O órgão quer que os envolvidos paguem, no total, R$ 20,7 milhões ao erário, montante baseado nos cálculos de prejuízos efetuados por órgãos como Supremo Tribunal Federal, Palácio do Planalto, Câmara dos Deputados e Senado Federal.
A AGU afirmou que “ato ilícito quando o titular de um direito (no caso em específico o direito à livre manifestação e reunião pacífica), ao exercê-lo, excede manifestamente os limites impostos pelo seu fim econômico ou social, pela boa-fé ou pelos bons costumes, nos termos do art. 187 do Código Civil”.
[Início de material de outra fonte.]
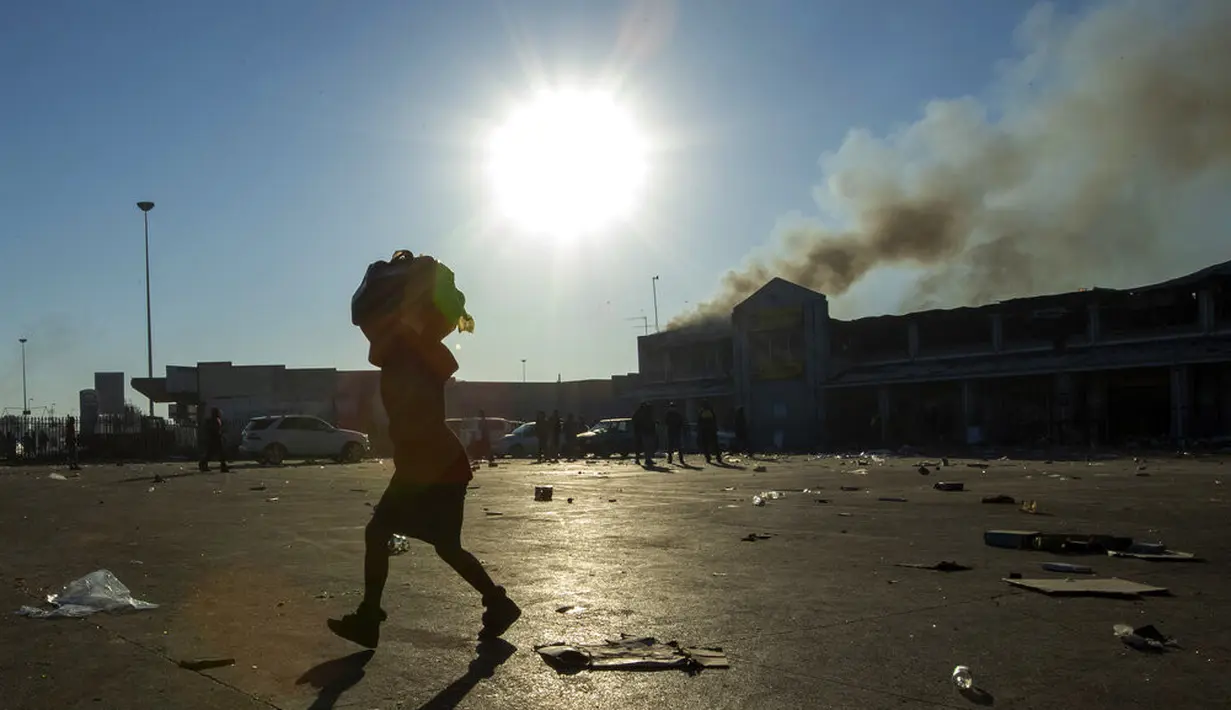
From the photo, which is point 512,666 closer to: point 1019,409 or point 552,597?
point 552,597

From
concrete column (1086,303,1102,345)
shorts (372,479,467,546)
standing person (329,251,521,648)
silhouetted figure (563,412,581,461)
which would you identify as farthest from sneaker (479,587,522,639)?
concrete column (1086,303,1102,345)

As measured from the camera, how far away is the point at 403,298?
18.1ft

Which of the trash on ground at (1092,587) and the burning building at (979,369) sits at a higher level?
the burning building at (979,369)

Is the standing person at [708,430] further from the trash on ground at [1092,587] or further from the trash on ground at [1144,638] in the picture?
the trash on ground at [1144,638]

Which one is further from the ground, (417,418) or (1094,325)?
(1094,325)

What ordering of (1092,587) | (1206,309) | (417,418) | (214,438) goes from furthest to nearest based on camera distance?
(1206,309), (214,438), (1092,587), (417,418)

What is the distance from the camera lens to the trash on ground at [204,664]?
4.61m

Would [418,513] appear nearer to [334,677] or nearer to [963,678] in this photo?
[334,677]

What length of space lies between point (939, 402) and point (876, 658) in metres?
47.6

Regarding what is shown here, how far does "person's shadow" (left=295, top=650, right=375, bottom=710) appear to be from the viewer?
4.07 meters

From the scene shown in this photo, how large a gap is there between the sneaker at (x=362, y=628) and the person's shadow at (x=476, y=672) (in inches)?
20.1

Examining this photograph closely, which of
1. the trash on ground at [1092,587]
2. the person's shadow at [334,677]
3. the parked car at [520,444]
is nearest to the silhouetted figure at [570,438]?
the parked car at [520,444]

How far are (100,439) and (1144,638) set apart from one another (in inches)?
1947

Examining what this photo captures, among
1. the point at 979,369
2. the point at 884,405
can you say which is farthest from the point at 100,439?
the point at 979,369
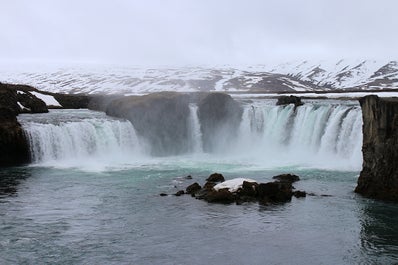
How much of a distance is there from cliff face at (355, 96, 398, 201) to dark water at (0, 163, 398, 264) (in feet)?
3.72

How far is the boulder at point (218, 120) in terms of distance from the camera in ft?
171

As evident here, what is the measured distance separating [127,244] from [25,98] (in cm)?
4585

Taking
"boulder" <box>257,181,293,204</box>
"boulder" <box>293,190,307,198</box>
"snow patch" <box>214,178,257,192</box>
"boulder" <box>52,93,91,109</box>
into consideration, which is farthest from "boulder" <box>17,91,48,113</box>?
"boulder" <box>293,190,307,198</box>

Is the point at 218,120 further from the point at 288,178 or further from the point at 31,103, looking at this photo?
the point at 31,103

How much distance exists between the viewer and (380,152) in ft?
89.5

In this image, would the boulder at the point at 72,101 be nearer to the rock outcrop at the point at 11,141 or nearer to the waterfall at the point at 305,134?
the waterfall at the point at 305,134

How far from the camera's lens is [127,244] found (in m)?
19.4

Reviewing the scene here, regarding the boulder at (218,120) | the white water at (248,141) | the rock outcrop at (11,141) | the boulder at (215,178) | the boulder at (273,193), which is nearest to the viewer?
the boulder at (273,193)

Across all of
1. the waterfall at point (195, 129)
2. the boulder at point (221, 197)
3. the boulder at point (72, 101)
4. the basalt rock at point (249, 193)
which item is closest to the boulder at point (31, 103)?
the boulder at point (72, 101)

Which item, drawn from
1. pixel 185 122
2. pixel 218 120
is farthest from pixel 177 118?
pixel 218 120

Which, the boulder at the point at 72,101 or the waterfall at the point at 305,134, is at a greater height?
the boulder at the point at 72,101

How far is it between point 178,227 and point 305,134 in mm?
27343

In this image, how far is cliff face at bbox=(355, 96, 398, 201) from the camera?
87.1ft

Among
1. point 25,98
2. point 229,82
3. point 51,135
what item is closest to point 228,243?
point 51,135
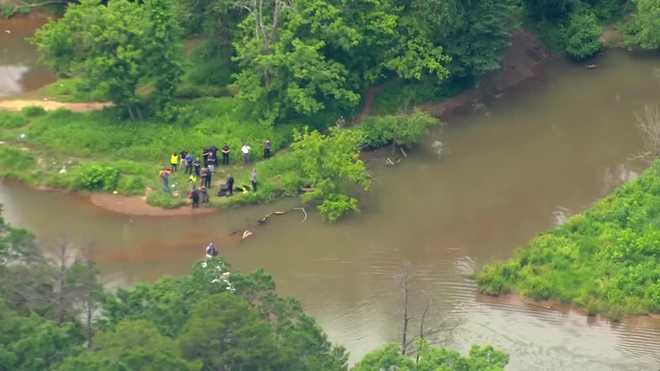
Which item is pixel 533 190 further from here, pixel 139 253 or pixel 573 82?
pixel 139 253

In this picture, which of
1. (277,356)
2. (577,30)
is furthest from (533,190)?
(277,356)

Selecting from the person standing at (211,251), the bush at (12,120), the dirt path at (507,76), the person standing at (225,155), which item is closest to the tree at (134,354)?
the person standing at (211,251)

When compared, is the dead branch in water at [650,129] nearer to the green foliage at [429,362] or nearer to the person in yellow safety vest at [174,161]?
the person in yellow safety vest at [174,161]

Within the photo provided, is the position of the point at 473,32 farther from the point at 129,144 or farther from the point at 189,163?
the point at 129,144

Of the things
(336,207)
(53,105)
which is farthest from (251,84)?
(53,105)

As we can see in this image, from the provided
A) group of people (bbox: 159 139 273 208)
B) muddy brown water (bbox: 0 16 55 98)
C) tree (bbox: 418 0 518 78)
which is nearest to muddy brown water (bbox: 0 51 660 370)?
group of people (bbox: 159 139 273 208)

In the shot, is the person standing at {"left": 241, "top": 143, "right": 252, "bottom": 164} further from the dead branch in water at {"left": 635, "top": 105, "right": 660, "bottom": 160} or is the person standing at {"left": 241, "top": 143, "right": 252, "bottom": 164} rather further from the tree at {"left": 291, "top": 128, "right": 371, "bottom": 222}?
the dead branch in water at {"left": 635, "top": 105, "right": 660, "bottom": 160}

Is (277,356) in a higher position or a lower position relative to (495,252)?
higher
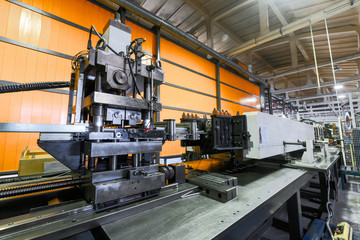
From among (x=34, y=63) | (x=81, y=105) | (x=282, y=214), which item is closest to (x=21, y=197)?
(x=81, y=105)

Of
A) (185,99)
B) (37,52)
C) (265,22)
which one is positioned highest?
(265,22)

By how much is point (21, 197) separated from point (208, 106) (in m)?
4.15

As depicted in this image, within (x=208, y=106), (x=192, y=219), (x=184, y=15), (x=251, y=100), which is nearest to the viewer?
(x=192, y=219)

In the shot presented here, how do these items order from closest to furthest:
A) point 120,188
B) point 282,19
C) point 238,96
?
point 120,188, point 282,19, point 238,96

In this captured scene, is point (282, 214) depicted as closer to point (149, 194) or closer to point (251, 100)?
point (149, 194)

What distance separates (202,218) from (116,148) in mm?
506

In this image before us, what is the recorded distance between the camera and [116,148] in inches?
28.7

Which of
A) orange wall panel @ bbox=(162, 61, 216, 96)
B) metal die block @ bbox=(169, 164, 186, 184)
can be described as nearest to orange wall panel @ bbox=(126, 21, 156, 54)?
orange wall panel @ bbox=(162, 61, 216, 96)

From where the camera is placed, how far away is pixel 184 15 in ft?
13.2

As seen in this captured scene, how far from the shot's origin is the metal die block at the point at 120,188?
2.12 feet

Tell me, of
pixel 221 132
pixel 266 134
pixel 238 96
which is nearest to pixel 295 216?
pixel 266 134

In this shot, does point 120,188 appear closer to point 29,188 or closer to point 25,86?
point 29,188

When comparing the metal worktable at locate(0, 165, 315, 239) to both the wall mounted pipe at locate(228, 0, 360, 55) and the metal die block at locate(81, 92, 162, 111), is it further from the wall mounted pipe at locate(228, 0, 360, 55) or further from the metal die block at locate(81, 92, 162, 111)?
the wall mounted pipe at locate(228, 0, 360, 55)

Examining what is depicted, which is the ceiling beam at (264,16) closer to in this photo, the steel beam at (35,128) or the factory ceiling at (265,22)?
the factory ceiling at (265,22)
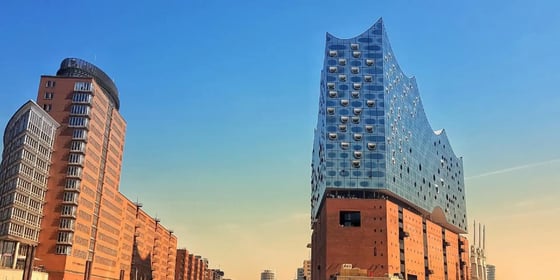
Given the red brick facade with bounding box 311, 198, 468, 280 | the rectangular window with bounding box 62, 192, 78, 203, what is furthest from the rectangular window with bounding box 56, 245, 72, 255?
the red brick facade with bounding box 311, 198, 468, 280

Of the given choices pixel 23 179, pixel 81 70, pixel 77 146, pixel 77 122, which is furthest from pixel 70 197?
pixel 81 70

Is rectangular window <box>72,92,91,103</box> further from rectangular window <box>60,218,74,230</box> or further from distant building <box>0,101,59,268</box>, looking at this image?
rectangular window <box>60,218,74,230</box>

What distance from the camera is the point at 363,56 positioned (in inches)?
5969

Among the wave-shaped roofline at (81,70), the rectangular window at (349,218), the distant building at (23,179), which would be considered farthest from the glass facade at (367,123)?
the distant building at (23,179)

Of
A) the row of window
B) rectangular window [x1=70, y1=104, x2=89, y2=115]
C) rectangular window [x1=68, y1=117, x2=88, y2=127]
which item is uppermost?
the row of window

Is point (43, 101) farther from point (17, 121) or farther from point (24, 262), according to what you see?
point (24, 262)

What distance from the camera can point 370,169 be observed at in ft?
468

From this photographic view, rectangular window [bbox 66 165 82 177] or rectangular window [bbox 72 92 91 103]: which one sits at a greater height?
rectangular window [bbox 72 92 91 103]

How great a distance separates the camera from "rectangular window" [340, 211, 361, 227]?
13925 cm

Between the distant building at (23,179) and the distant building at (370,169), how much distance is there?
7036 cm

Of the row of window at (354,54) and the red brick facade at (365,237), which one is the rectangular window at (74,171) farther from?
the row of window at (354,54)

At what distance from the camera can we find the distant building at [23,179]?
9612 centimetres

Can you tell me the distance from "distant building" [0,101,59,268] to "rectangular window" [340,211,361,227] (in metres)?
72.8

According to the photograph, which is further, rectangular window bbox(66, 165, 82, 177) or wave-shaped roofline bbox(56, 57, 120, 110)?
wave-shaped roofline bbox(56, 57, 120, 110)
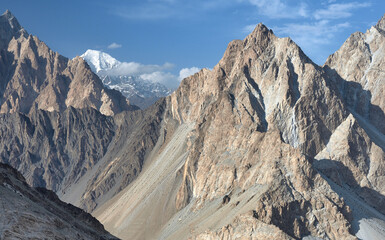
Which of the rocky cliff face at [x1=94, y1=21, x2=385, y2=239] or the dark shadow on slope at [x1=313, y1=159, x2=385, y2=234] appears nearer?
the rocky cliff face at [x1=94, y1=21, x2=385, y2=239]

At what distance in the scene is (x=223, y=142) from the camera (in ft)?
A: 633

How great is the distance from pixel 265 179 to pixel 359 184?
56269 mm

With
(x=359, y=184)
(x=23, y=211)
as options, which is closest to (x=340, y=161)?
(x=359, y=184)

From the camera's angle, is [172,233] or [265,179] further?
[172,233]

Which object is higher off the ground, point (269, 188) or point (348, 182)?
point (348, 182)

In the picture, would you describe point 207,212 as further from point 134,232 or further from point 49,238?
point 49,238

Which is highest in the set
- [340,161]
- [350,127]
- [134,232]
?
[350,127]

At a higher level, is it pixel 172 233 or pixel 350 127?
pixel 350 127

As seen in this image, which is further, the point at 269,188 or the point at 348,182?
the point at 348,182

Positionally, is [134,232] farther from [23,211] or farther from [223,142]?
[23,211]

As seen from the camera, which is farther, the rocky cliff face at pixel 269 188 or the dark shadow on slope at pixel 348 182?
the dark shadow on slope at pixel 348 182

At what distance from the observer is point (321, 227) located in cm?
13438

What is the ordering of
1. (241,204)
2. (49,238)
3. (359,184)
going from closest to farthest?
(49,238) → (241,204) → (359,184)

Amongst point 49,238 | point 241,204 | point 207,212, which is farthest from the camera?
point 207,212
No pedido, ainda é destacado que os envolvidos “possuíam consciência de que o movimento em organização poderia ocasionar o evento tal como ocorrido”, já que os anúncios de convocação faziam “referência expressa a desígnios de atos não pacíficos (ou de duvidosa pacificidade) e de tomada de poder, fato que demonstra uma articulação prévia ao movimento com finalidade não ordeira, sendo o financiamento do transporte um vetor primordial para que ele ganhasse corpo e se materializasse nos termos ocorridos”.
As pessoas e as empresas tiveram seus bens bloqueados.